Ceph instance unhealthy

Alert Rule
alert: CephState
annotations:
  description: |-
    Ceph instance unhealthy
      VALUE = {{ $value }}
      LABELS = {{ $labels }}    
  runbook: https://srerun.github.io/prometheus-alerts/runbooks/ceph-internal/cephstate/
  summary: Ceph State (instance {{ $labels.instance }})
expr: ceph_health_status != 0
for: 0m
labels:
  severity: critical

Here is a runbook for the Prometheus alert rule CephState:

Meaning #

The CephState alert is triggered when the Ceph cluster’s health status is not healthy (i.e., ceph_health_status != 0).

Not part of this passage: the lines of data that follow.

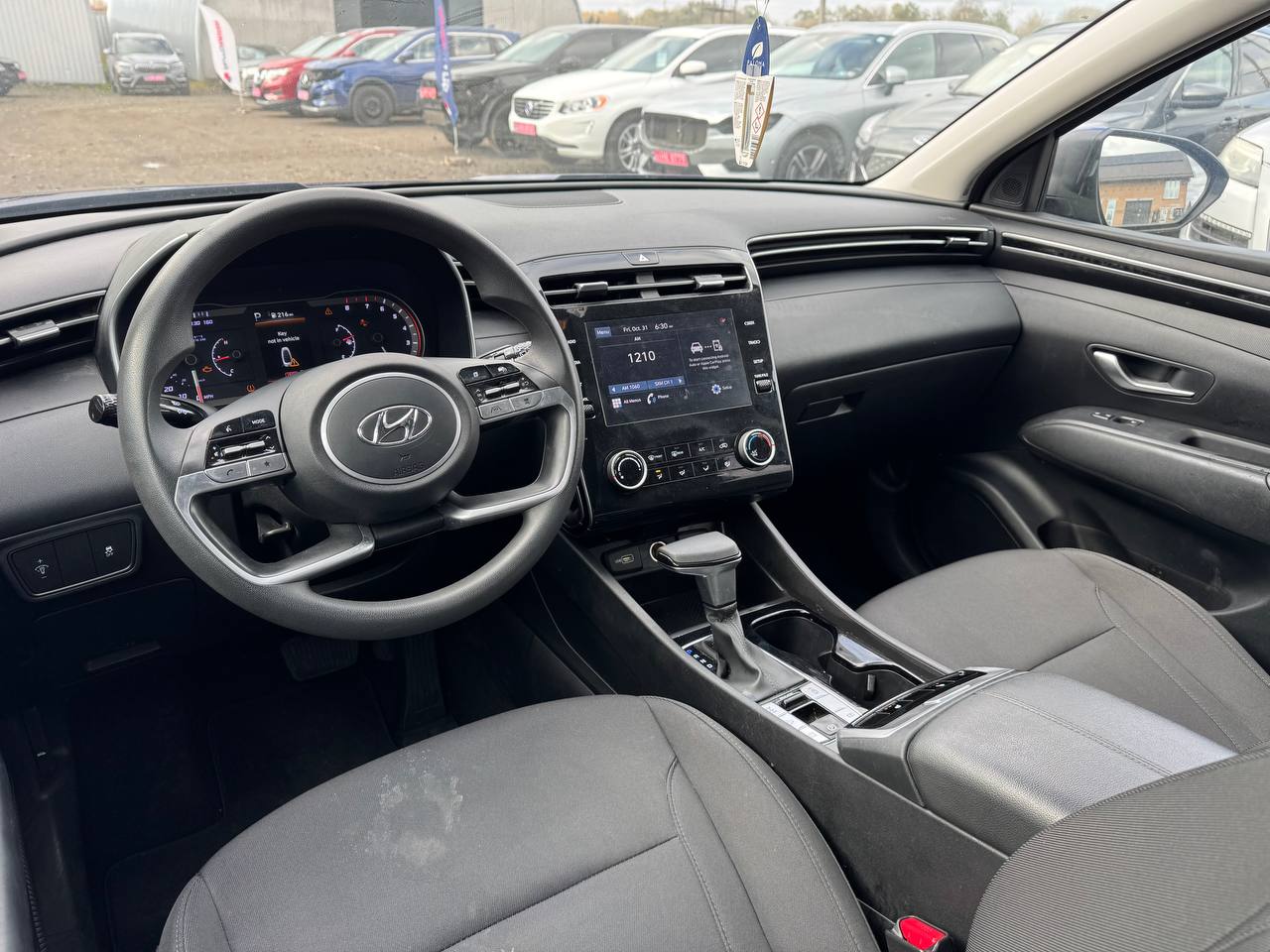 HYUNDAI TUCSON SEL 2022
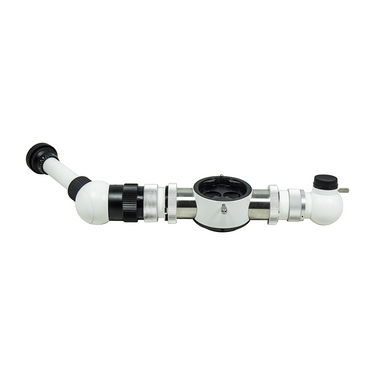 True-Trinocular Image Port II, SKU SM51015221, three quarter front view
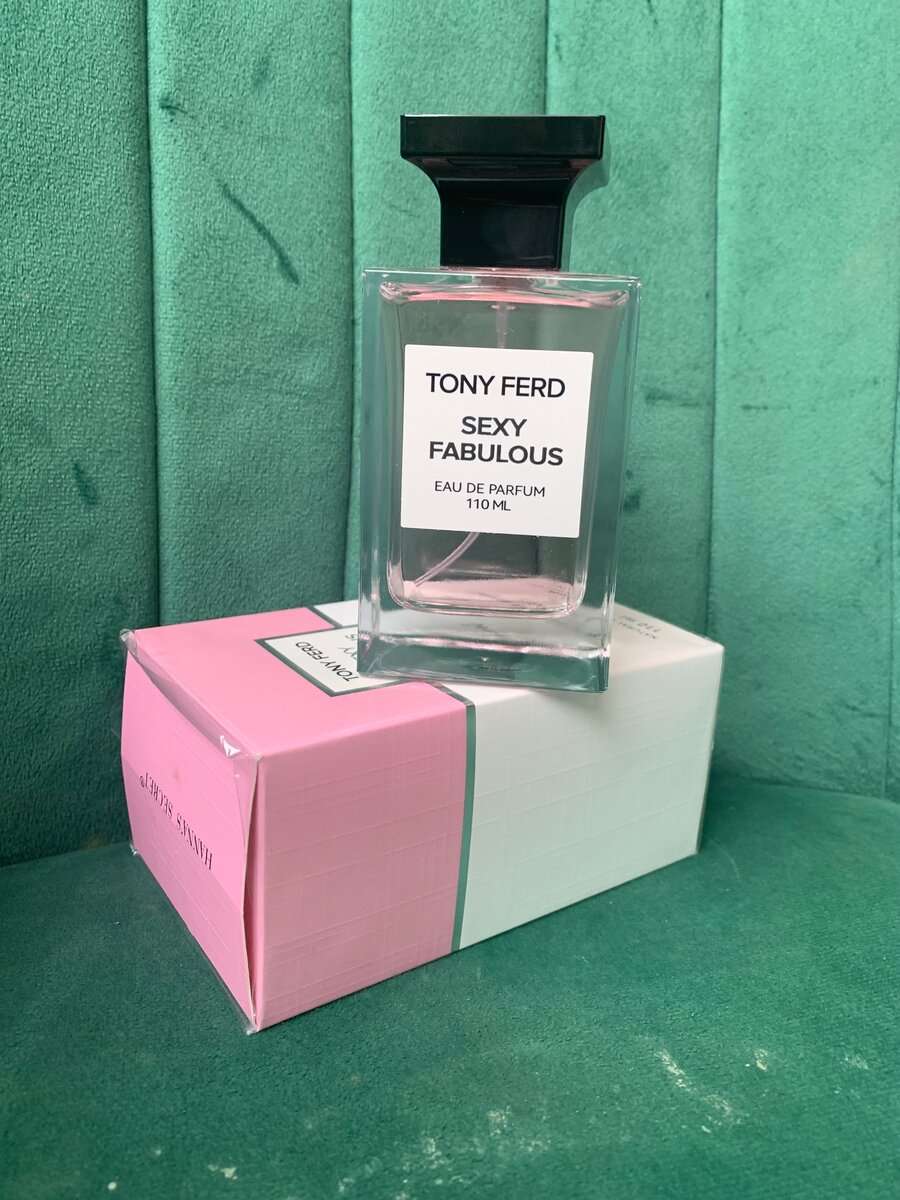 Parfum Sexy Fabulous 100ml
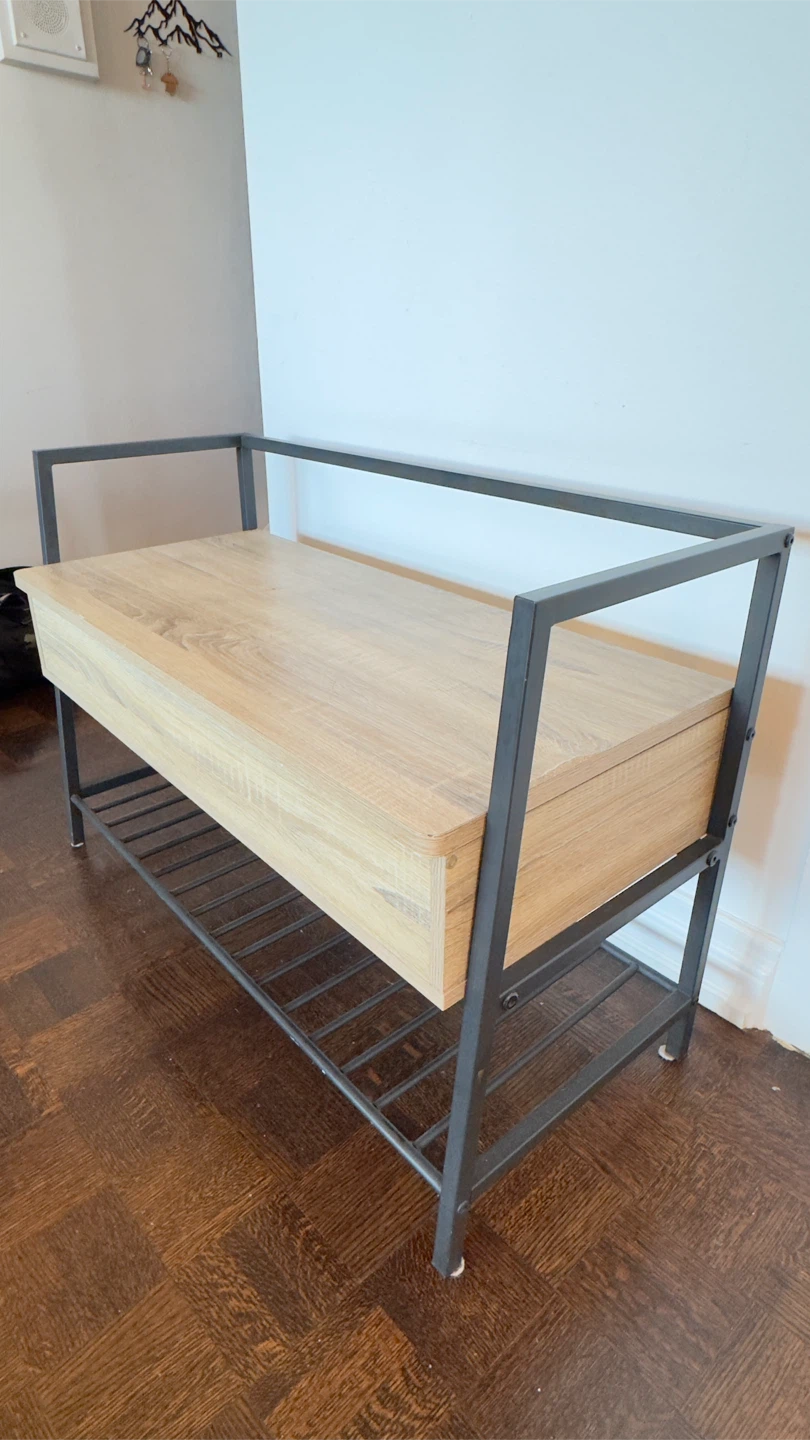 Shoe Bench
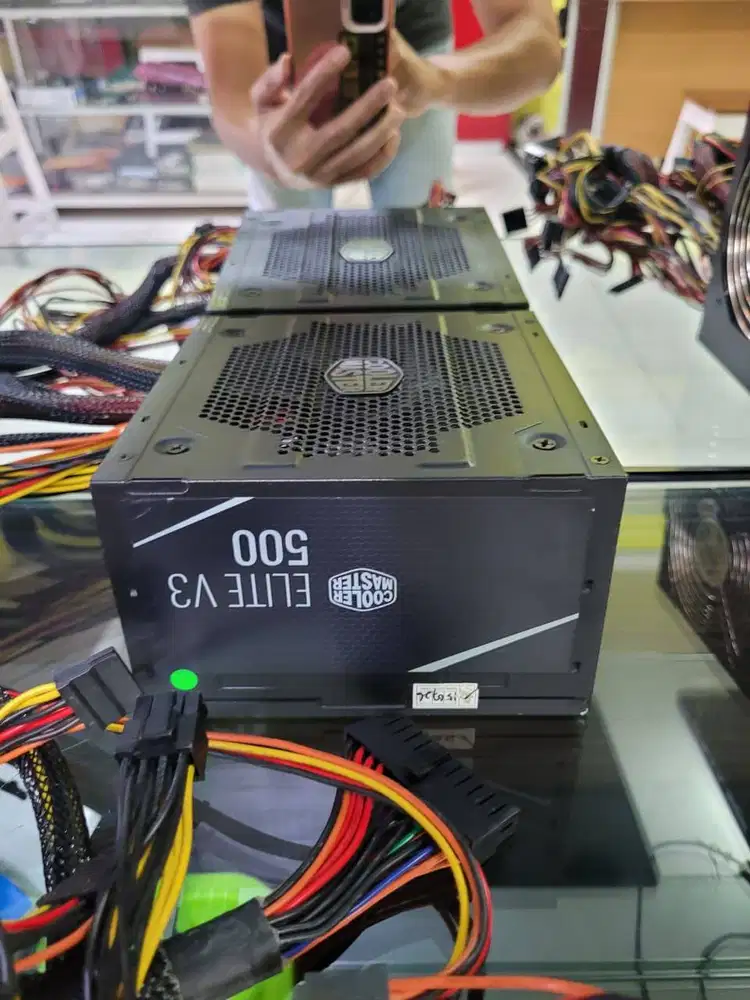 PSU Cooler master ELITE V3 500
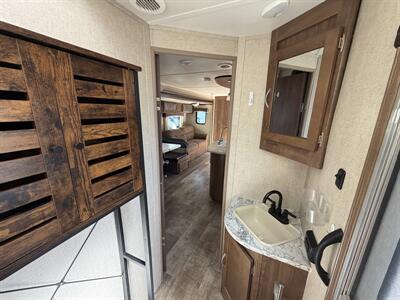 2018 Gulf Stream Coach Trailmaster 288ISL   - Photo 20 - Oregon City, OR 97045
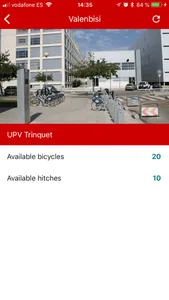 UPV -  Politècnica de Valéncia screenshot 5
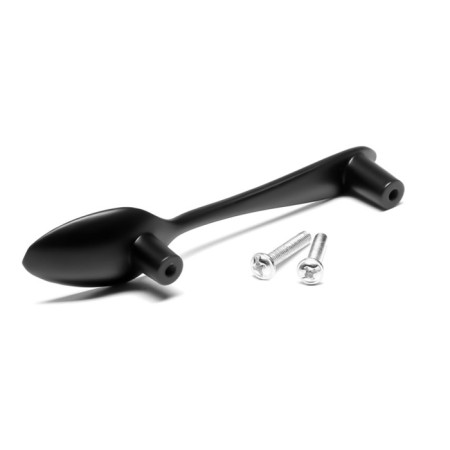 Pen-slop "spoon" Cappio RSC002, m/o 76 mm, color black-6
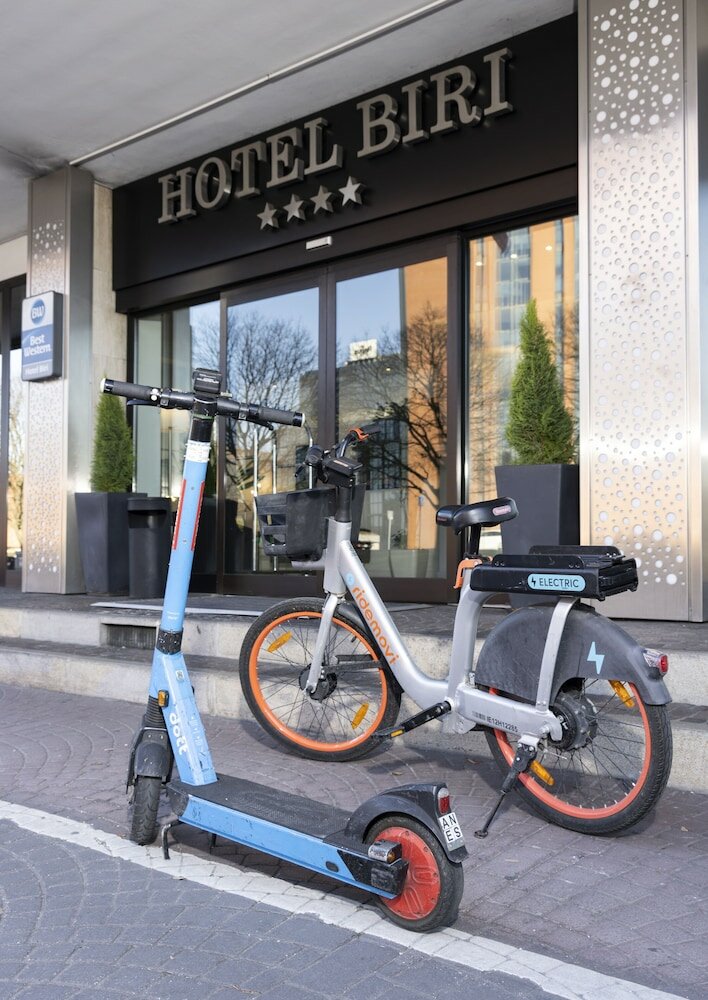 Фото Best Western Hotel Biri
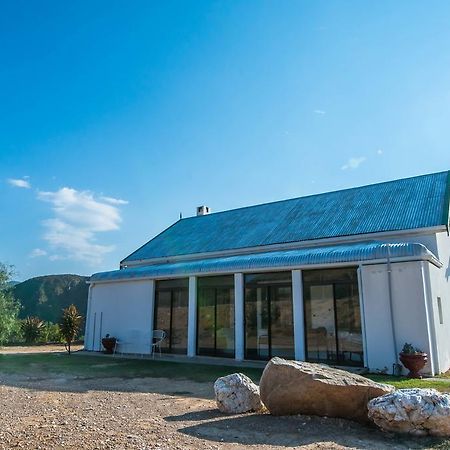 Matjiesvlei Guestfarm Villa Calitzdorp Bagian luar foto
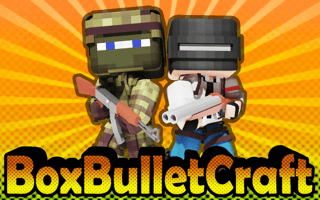 Boxbulletcraft game cover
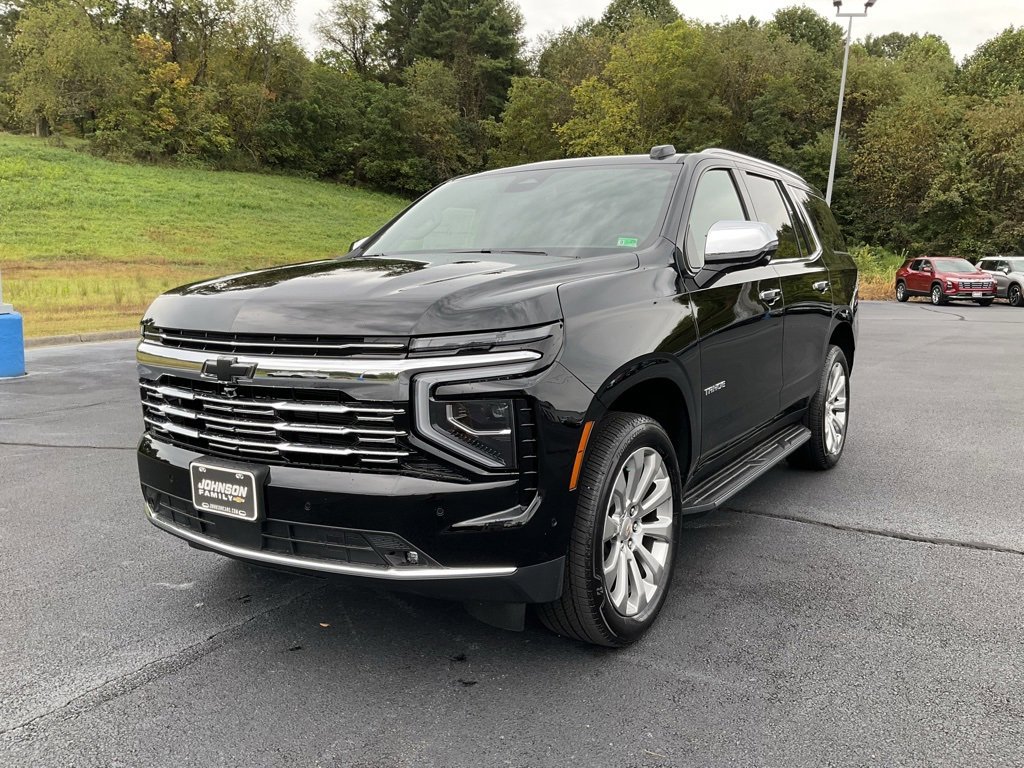 2025 Chevrolet Tahoe Premier photo 34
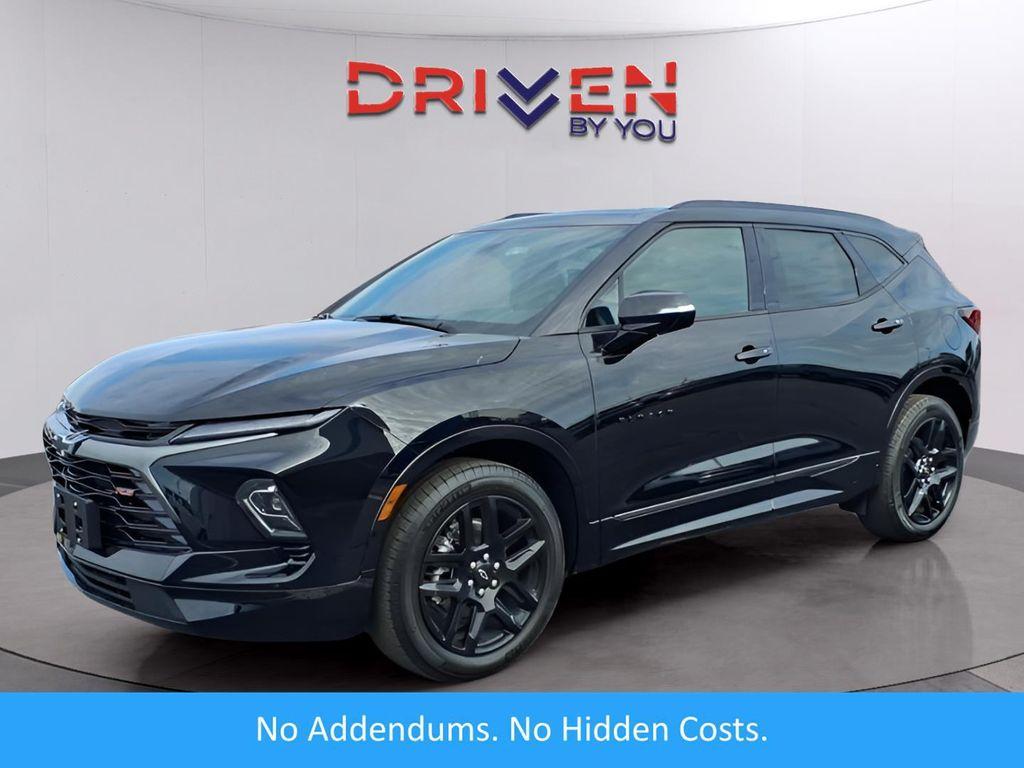 new 2026 Chevrolet Blazer car, priced at $48,939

This indicates that there is an issue with the Ceph cluster that needs to be addressed promptly to prevent data loss or unavailability.

Impact #

The impact of this alert is critical, as an unhealthy Ceph cluster can lead to:

  • Data loss or corruption
  • Unavailability of storage resources
  • Disruption to dependent services and applications

Diagnosis #

To diagnose the issue, follow these steps:

  1. Check the Ceph cluster’s status using ceph -s command
  2. Review the Ceph log files for errors or warnings
  3. Verify that all Ceph nodes are online and reachable
  4. Check for any ongoing maintenance or upgrade activities that may be causing the issue
  5. Review the LABELS and VALUE provided in the alert to identify the specific instance and error code

Mitigation #

To mitigate the issue, follow these steps:

  1. Identify and address the root cause of the health issue (e.g., fix any hardware or software issues, resolve network connectivity problems, etc.)
  2. Restart any failed Ceph services or nodes
  3. Run ceph heal command to initiate the healing process
  4. Verify that the Ceph cluster’s health status has returned to normal
  5. If the issue persists, consider escalating to a senior engineer or Ceph expert for further assistance.

Remember to update the runbook with any additional steps or procedures specific to your environment.